START Supplied data

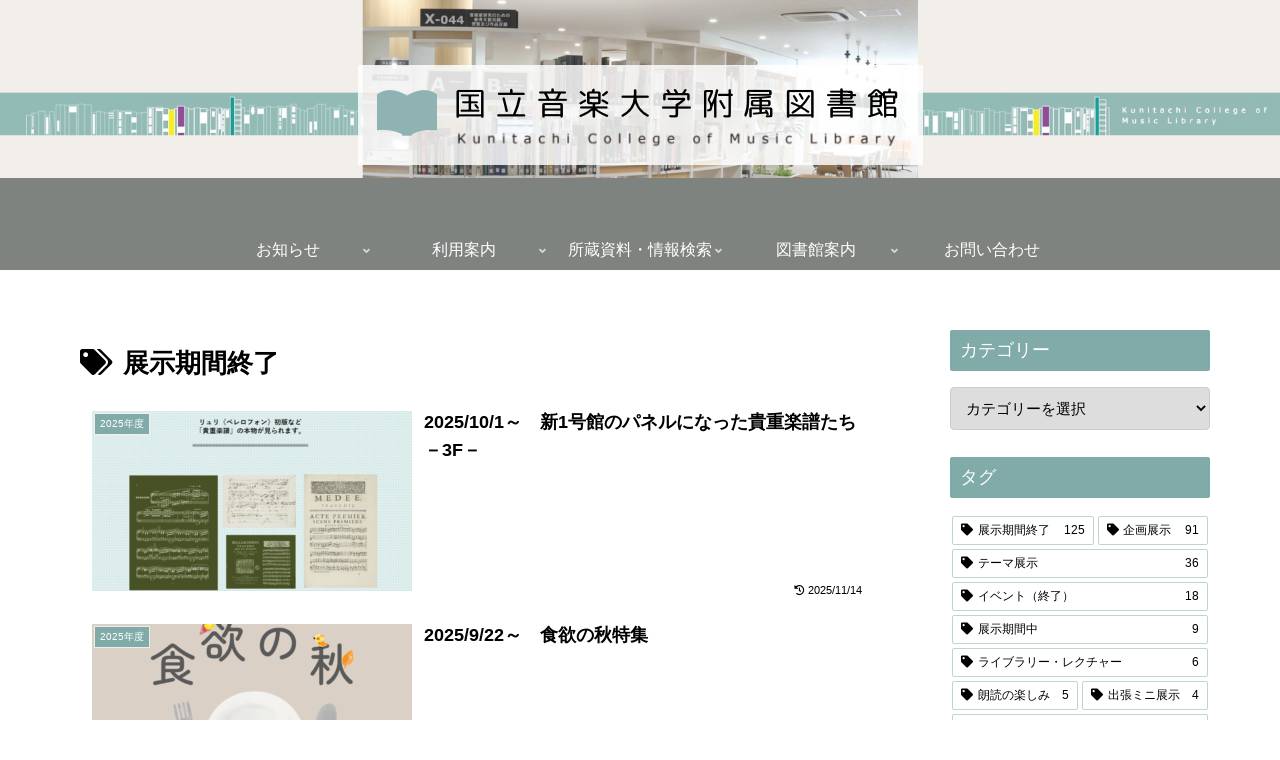

--- FILE ---
content_type: text/css
request_url: https://www.lib.kunitachi.ac.jp/wp-content/themes/cocoon-child-master/style.css?fver=20231114011546
body_size: 7805
content:
@charset "UTF-8";

/*!
Theme Name: Cocoon Child
Description: Cocoon専用の子テーマ
Theme URI: https://wp-cocoon.com/
Author: わいひら
Author URI: https://nelog.jp/
Template:   cocoon-master
Version:    1.1.3
*/

/************************************
** 子テーマ用のスタイルを書く
************************************/
/*必要ならばここにコードを書く*/

/************************************
** レスポンシブデザイン用のメディアクエリ
************************************/
/*1023px以下*/
@media screen and (max-width: 1023px){
  /*必要ならばここにコードを書く*/
}

/*834px以下*/
@media screen and (max-width: 834px){
  /*必要ならばここにコードを書く*/
}

/*480px以下*/
@media screen and (max-width: 480px){
  /*必要ならばここにコードを書く*/
}
/************************************
** 開館日程
************************************/
/* 通常開館平日 */
table td.weekday{
	background-color: #817DFB;
	color:#FFFFFF;
	text-align:center; 
	border-style: none !important;
}

/* 日曜日 */
table td.sunday{
	background-color: #ffffff;
	color:#ff0000;
	text-align:center; 
	border-style: none !important;
}

/* 土曜日 */
table td.saturday{
	background-color: #FFFF99;
	color:#000000;
	text-align:center; 
	border-style: none !important;
}

/* 休館 */
table td.rest{
	background-color: #ffffff;
	color:#ff0000;
	text-align:center; 
	border-style: none !important;
}

/* 祝日 */
table td.holiday{
	background-color: #ffffff;
	color:#ff0000;
	text-align:center;
	border-style: none !important;
}

/* 5時閉館 */
table td.open00{
	background-color: #CAF9D2;
	color:#000000;
	text-align:center; 
	border-style: none !important;
}

/* 7時閉館学内 */
table td.open01{
	background-color: #817DFB;
	color:#FFFFFF;
	border:#FA7DB7 solid 2px !important;
	text-align:center; 
}

/* 5時閉館学内 */
table td.open02{
	background-color: #CAF9D2;
	color:#000000;
	border:#FA7DB7 solid 2px !important;
	text-align:center; 
}

/* 土曜学内 */
table td.open03{
	background-color: #FFFF99;
	color:#000000;
	border:#FA7DB7 solid 2px !important;
	text-align:center; 
}

/* 部分開館 */

table td.open04{
	background-color: #FEC2F7;
	color:#000000;
	border:#FA7DB7 solid 2px !important;
	text-align:center; 
}
/* 空白 */

table td.white{
	background-color: #FFFFFF;
	border-style: none !important;
	text-align:center; 
}
/* 空白左寄せ */

table td.whiteleft{
	background-color: #FFFFFF;
	border-style: none !important;
}

/* 背景白左寄せ枠線あり */

table td.whiteleftborder{
	background-color: #FFFFFF;
	border:#CCCCCC solid 1px !important;
}

/* トップページ用フォント */

.top{
	font-size: 8pt;
}


/************************************
** ボックスメニュー
************************************/

/*タイトルのサイズ・色変更*/
.box-menu-label{
	color: #6B7599;
	font-size: 16px;
	margin-top: 10px;
	margin-bottom: 8px;
}
/*サブキャプションのサイズ・色変更*/
.box-menu-description {
	color: #000000;
	font-size: 14px;
}

/*アイコン画像サイズ拡大*/
.box-menu-icon img {
    margin: 10px 0;
    max-width: 140px;
}

.box-menu{
	padding: 5px;
}

.box-menu:hover{
	background: #F4FBFE;
}


/************************************
** 記事一覧タブ切り替え
************************************/

/* タブ切り替え 新着記事-人気記事 開始 */
.tab-wrap {
	background: #FFF9EE;
	display: flex;
	flex-wrap: wrap;
	overflow: hidden;
	padding: 0 0 20px;
	margin-bottom: 30px;
}

.tab-label {
	color: Gray;
	cursor: pointer;
	flex: 1;
	font-weight: bold;
	order: -1;
	padding: 12px 24px;
	position: relative;
	text-align: center;
	transition: cubic-bezier(0.4, 0, 0.2, 1) .2s;
	user-select: none;
	white-space: nowrap;
	-webkit-tap-highlight-color: transparent;
	border-bottom: 3px solid #afafb0;
}

.tab-label:hover {
	background: rgba(100, 100, 100,.1);
}

.tab-switch:checked + .tab-label {
	color: #545454;
}

.tab-label::after {
	background: #545454;
	bottom: -3px;
	content: '';
	display: block;
	height: 3px;
	left: 0;
	opacity: 0;
	pointer-events: none;
	position: absolute;
	transform: translateX(100%);
	transition: cubic-bezier(0.4, 0, 0.2, 1) .2s 80ms;
	width: 100%;
	z-index: 1;
}

.tab-switch:checked ~ .tab-label::after {
	transform: translateX(-100%);
}

.tab-switch:checked + .tab-label::after {
	opacity: 1;
	transform: translateX(0);
}

.tab-content {
	height:0;
	opacity:0;
	padding: 0 10px;
	pointer-events:none;
	transform: translateX(-30%);
	transition: transform .3s 80ms, opacity .3s 80ms;
	width: 100%;
}

.tab-switch:checked ~ .tab-content {
	transform: translateX(30%);
}

.tab-switch:checked + .tab-label + .tab-content {
	height: auto;
	opacity: 1;
	order: 1;
	pointer-events:auto;
	transform: translateX(0);
}

.tab-wrap::after {
	content: '';
	height: 20px;
	order: -1;
	width: 100%;
}

.tab-switch {
	display: none;
}
/* タブ切り替え 新着記事-人気記事 終了 */

/************************************
** リンク
************************************/
.toppage a:link {color:#6B7599;
	text-decoration:none;}
.toppage a:visited{color:#6B7599;
	text-decoration:none;}
.toppage a:hover	{color:#36b39a;
	text-decoration:underline;}

/****************
タブ見出しボックス
****************/

.tab-caption-box-content {
	border: 1px solid; /*ボックス線*/
	padding: 20px 20px; /*ボックス内側余白*/
}

/****************
見出し
****************/
.article-header h1 {
	font-weight: normal;
	font-size: 22px;
}

.article h2 {
	font-size: 20px;
	padding: 10px;
}

.article h3 {
	font-size: 20px;
	background-color: #F1F7F9;
	color: #333132;
}

.article h4 {
	font-weight: normal;
	font-size: 20px;
}

.article h5 {
	color: #636466;
	font-size: 20px;
}
/****************
右寄せ
****************/
.right {
	text-align: right;
}
/****************
WebOPAC検索ボタン
****************/
.WebOPACbutton {
  display       : inline-block;
  border-radius : 5%;          /* 角丸       */
  font-size     : 12pt;        /* 文字サイズ */
  text-align    : center;      /* 文字位置   */
  cursor        : pointer;     /* カーソル   */
  padding       : 12px 16px;   /* 余白       */
  background    : #36b39a;     /* 背景色     */
  color         : #ffffff;     /* 文字色     */
  line-height   : 1em;         /* 1行の高さ  */
  opacity       : 1;           /* 透明度     */
  transition    : .3s;         /* なめらか変化 */
  border: 0;
}
.WebOPACbutton:hover {
  opacity       : 0.8;         /* カーソル時透明度 */
}

.WebOPACbg {
	background-color: #EBF6F7;
}

/****************
サイドバー見出し
****************/
.sidebar h3{
  background-color:#00738A;/*好きな背景色にする*/
  padding:5px 10px;/*見出しの内側の余白を調整する*/
  margin:16px 0;
  font-weight:normal;
}

/*---------------------------------
ボックス（白抜き）の枠の太さを変える
--------------------------------*/
.blank-box.bb-yellow {border-width: 1px; border-color: #95949a;} /* 黄色→灰色 */

/****************
マージン上下0
****************/
.mgn0 {
	margin-bottom: 0px;
	margin-top: 0px;
	padding-bottom: 0px;
	padding-top: 0px;
}
/****************
アイコンリストタイトル左寄せ
****************/
.iconlist-title {
	text-align: left;
}
/****************
マージン左右0
****************/
.mgnl0 {
	margin-left: 0px;
	padding-left: 0px;
}
.mgnr0 {
	margin-right: 0px;
	padding-right: 0px;
}
/****************
フッターモバイル
****************/
/* .icon-higaのところを任意のクラスに変更 */
.mobile-menu-buttons .menu-icon .icon-web::before{
    content: '';
    width: 100%;
    height: 1em;
     /* icon.pngの画像を任意のURLに変更 */ 
    background: url('https://www.lib.kunitachi.ac.jp/wp-content/uploads/2023/06/webopac.png') no-repeat center / contain;
    display: block;
}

END Supplied data

Go line by line through the data above and report each one that holds the string "Author".

*Expected answer*.
Author: わいひら
Author URI: https://nelog.jp/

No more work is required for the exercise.